Da herança herdada pelas Índias, a dizimou na totalidade...
O caricato aconteceu quando faleceu, para lhe fazerem o funeral  tiveram de vender um tinteiro em prata, vindo da Índia, onde o pai dele tinha sido Governador.
Armada de sofisma lancei o repto sem medos, na questão do herdeiro do anel brasonado, com uma história de mais de trezentos anos na família-, não se engasga na resposta dizendo, o certo na linhagem da hierarquia...
Apreciou o meu olhar sem palavras, sentindo o que pensei...
Não se fez rogado, de  soslaio e olhar sereno, solta a voz  de visconde -, mas pode não ser !

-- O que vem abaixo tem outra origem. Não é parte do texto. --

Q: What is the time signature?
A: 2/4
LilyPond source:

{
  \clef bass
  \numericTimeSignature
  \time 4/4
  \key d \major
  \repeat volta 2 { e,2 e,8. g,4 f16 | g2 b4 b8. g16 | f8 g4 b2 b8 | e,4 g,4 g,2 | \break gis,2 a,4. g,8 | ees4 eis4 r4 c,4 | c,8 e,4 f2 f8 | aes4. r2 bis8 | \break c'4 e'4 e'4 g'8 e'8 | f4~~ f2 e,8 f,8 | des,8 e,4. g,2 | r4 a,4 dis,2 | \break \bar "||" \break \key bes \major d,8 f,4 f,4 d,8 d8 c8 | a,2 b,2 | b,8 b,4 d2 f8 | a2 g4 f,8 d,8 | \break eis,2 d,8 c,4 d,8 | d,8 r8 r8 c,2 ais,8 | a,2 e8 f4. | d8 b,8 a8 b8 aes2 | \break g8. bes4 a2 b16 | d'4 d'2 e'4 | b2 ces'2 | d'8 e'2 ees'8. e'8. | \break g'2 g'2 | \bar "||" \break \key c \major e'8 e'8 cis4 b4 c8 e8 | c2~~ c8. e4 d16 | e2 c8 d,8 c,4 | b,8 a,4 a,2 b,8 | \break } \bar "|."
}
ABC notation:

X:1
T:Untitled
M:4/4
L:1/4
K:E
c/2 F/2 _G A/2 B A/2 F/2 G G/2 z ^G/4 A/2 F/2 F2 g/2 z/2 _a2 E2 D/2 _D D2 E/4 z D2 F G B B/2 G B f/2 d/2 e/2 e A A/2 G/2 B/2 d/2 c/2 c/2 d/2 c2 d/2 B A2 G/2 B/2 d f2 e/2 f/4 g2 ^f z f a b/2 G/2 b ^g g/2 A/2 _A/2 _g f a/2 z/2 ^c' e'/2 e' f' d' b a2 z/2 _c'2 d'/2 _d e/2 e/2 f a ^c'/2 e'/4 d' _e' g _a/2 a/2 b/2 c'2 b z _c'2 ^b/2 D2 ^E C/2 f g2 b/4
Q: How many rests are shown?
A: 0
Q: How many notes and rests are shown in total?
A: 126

Estória deliciosa contada na primeira pessoa do Visconde da Vargem da Ordem, sem pudor, nem vergonha, antes gálio dos seus antepassados, e do presente na luta nesta sua vida nesta bonita idade cheio de vitalidade -, fatalmente o que senti, espero não se amofine comigo, não me pediu sigilo, nem segredo, simplesmente o gosto da conversa desatou nele a falar, falar, sem limites...Chegou um tempo que sentados lado a lado na sombra da árvore que me levantei da cadeira receosa de não absorver tanta informação para não cair na tentação da escrita, debalde o encanto da personagem foi de tal ordem delicioso, pela energia, pelo carisma, pelas histórias,sendo nato provocador de cariz simpático, e mui amável -, ao invés de tantos outros aristocratas de meandros de riqueza passada, e neste agora de ruína presente, ainda assim com desgostos semelhantes-, antes se revelam camaleões farsantes que não valem o chão que pisam na mania de grandeza, sem grandeza alguma, apenas tostões, uns coitados sempre a viver num tempo passado quando deveriam assumir o presente de cabeça erguida!
Confidenciaram- me sobre o perfil da sua esposa como a melhor vendedora que se conhece, a fazer fé a este atributo de valia logo a imaginei na sorte se tivesse vivido ao tempo do barão na sorte de o ter conhecido-, sendo uma grande mulher de visão para as vendas, por certo não deixaria cair por mãos alheias o património de família!